- Your goal
Return only how many lines in the data include the string "cette".

BEGIN Supplied data

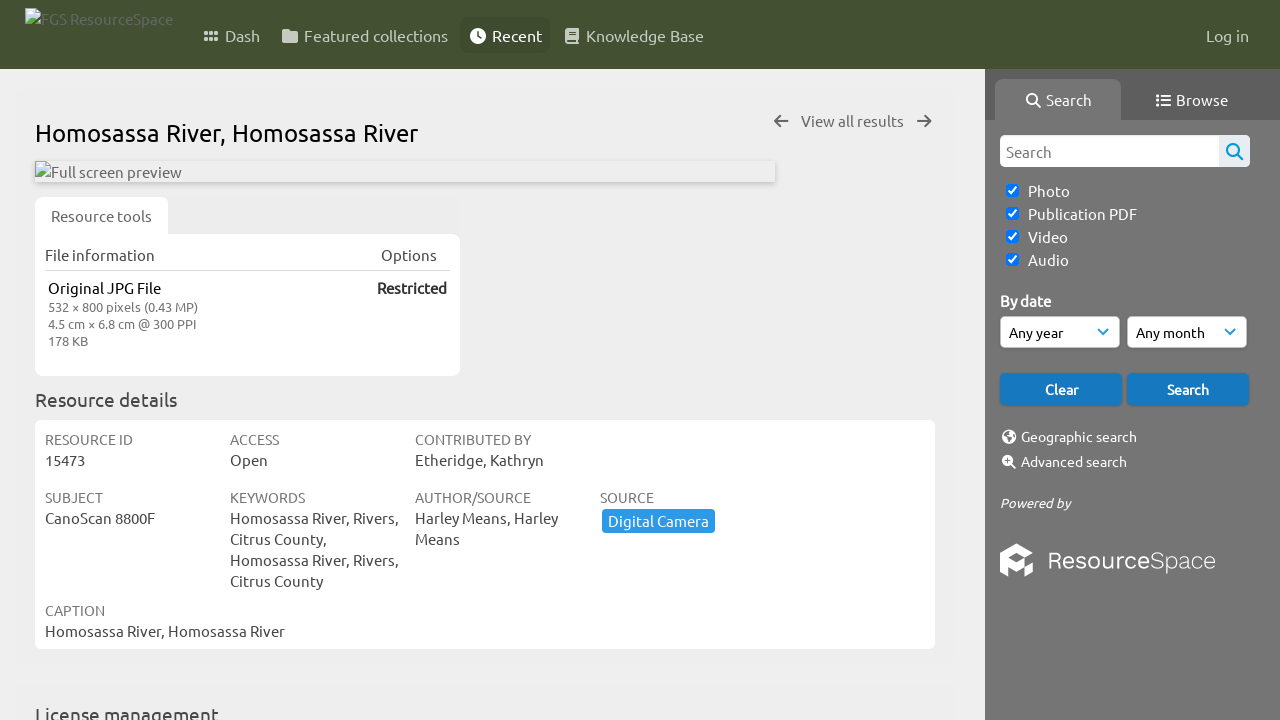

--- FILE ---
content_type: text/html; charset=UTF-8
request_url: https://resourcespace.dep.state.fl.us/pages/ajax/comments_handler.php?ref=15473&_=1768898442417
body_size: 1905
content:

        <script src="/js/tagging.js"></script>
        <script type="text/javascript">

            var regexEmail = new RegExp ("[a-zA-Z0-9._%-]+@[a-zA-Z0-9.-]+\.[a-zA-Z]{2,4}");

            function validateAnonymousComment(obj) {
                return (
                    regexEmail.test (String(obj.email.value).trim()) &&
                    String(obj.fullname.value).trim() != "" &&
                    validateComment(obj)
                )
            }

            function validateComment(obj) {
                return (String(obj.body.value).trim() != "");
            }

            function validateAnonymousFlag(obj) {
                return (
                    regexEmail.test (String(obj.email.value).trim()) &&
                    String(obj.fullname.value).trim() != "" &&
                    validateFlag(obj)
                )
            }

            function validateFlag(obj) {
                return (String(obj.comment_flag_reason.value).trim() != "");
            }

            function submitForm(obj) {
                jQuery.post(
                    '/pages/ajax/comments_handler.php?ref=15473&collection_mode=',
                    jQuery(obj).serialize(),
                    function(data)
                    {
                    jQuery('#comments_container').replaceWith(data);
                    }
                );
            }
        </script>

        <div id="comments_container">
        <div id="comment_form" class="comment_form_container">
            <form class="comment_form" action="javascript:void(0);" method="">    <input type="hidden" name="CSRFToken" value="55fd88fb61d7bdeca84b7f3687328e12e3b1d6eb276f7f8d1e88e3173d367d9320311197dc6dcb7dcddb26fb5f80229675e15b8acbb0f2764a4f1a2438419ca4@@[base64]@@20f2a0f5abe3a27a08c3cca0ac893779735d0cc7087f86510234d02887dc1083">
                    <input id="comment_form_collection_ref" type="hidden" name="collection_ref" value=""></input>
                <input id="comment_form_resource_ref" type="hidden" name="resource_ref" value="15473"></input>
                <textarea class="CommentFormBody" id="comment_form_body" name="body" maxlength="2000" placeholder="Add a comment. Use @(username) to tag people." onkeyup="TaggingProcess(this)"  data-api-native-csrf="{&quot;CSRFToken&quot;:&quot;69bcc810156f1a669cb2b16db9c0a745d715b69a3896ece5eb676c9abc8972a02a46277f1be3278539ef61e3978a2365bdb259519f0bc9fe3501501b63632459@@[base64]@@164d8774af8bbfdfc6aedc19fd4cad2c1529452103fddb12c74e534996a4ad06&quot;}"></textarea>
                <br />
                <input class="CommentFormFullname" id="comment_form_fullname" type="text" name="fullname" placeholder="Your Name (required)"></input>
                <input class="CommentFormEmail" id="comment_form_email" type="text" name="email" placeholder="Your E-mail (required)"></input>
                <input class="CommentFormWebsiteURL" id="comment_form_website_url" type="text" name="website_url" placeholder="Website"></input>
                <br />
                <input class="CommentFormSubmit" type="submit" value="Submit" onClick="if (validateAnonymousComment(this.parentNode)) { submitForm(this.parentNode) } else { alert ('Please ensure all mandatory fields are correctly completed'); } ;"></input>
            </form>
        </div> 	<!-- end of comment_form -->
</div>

END Supplied data
BEGIN Supplied data

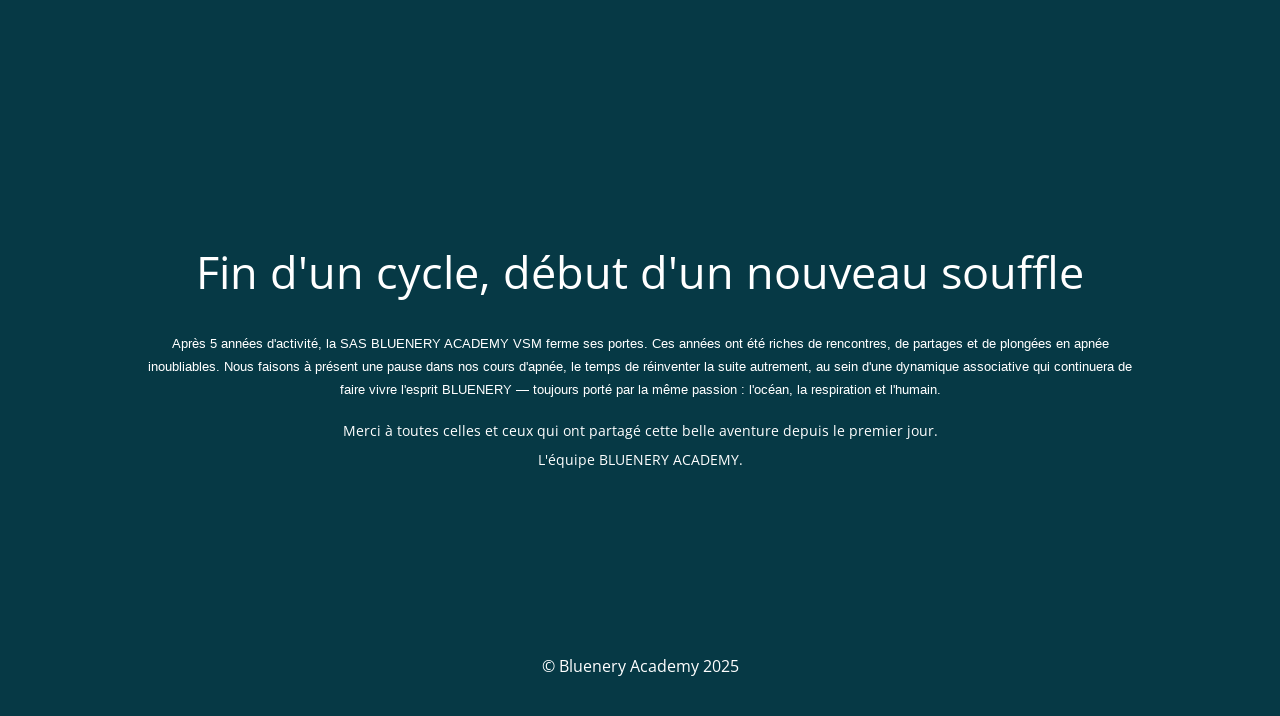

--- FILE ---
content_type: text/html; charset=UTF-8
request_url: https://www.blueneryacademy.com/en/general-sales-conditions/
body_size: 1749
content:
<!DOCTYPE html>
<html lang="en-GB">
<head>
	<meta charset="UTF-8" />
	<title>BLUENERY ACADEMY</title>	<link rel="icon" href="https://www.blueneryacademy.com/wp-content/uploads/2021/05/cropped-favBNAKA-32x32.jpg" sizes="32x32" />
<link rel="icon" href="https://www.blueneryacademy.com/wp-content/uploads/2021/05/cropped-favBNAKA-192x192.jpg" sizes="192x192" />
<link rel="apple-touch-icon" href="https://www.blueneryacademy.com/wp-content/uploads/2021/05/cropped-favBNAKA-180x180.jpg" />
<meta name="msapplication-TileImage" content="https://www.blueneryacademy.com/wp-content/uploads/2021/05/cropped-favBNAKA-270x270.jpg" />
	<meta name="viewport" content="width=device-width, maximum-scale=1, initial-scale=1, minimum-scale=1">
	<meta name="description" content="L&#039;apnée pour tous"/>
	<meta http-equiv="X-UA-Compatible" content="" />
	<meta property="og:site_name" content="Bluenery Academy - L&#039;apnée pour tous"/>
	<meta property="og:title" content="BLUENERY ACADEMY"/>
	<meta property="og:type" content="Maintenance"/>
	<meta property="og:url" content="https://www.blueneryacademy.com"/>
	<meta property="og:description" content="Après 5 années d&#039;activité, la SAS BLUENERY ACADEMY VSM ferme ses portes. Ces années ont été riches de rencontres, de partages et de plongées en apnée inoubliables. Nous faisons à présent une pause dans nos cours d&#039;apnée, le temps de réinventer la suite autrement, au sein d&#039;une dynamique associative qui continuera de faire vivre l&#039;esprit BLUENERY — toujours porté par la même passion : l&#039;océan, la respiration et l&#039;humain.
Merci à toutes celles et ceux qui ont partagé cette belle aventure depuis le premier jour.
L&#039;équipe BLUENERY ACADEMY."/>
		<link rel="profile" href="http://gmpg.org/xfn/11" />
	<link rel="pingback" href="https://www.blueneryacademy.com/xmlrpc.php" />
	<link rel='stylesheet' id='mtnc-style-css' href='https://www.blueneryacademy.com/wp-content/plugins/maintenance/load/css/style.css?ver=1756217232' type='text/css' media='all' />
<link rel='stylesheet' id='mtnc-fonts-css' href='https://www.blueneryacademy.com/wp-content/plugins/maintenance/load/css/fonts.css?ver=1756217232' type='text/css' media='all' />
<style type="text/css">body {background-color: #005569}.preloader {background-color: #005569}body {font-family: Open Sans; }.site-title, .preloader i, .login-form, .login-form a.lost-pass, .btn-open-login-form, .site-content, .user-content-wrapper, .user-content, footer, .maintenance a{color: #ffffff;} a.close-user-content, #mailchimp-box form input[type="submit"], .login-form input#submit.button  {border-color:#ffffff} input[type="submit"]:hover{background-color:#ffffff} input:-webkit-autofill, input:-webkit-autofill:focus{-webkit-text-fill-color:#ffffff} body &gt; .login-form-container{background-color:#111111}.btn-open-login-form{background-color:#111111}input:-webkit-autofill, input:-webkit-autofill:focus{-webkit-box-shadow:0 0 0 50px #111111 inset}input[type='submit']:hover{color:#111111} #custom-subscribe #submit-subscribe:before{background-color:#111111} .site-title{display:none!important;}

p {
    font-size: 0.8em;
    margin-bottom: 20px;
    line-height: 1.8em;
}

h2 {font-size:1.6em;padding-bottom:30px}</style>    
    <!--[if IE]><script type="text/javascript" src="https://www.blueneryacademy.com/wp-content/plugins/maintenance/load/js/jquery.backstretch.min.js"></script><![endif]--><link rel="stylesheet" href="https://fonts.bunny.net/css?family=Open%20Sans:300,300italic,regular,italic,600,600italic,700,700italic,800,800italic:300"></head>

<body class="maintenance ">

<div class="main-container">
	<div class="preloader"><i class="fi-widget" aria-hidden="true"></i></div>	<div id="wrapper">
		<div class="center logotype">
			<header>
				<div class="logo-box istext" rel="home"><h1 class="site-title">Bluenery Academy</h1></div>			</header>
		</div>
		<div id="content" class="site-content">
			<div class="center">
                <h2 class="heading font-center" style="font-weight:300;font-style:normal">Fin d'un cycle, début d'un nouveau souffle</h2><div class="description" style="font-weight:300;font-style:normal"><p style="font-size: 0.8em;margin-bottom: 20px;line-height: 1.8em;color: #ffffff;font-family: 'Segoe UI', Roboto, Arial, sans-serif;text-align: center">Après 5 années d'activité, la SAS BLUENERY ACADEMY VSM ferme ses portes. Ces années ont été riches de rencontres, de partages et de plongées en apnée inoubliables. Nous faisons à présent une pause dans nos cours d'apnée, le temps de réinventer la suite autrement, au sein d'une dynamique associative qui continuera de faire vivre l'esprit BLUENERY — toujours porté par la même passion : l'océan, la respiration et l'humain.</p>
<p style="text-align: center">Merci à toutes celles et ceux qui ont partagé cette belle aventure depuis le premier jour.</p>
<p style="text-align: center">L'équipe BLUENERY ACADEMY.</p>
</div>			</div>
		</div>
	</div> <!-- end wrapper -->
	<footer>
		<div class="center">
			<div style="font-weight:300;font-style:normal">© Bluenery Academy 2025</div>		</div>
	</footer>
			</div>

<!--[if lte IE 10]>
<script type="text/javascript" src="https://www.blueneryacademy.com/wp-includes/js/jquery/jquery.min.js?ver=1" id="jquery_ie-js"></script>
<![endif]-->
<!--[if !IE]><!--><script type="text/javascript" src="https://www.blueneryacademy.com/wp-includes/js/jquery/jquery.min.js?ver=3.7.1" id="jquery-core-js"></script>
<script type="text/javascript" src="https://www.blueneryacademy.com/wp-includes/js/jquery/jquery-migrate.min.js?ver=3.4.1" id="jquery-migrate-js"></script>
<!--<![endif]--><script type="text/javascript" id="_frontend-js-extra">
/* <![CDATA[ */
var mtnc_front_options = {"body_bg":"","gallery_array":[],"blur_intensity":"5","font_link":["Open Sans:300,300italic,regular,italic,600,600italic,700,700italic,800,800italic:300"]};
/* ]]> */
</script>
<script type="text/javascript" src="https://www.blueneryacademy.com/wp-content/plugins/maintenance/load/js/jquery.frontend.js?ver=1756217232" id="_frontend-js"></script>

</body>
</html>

END Supplied data

- The completed task
2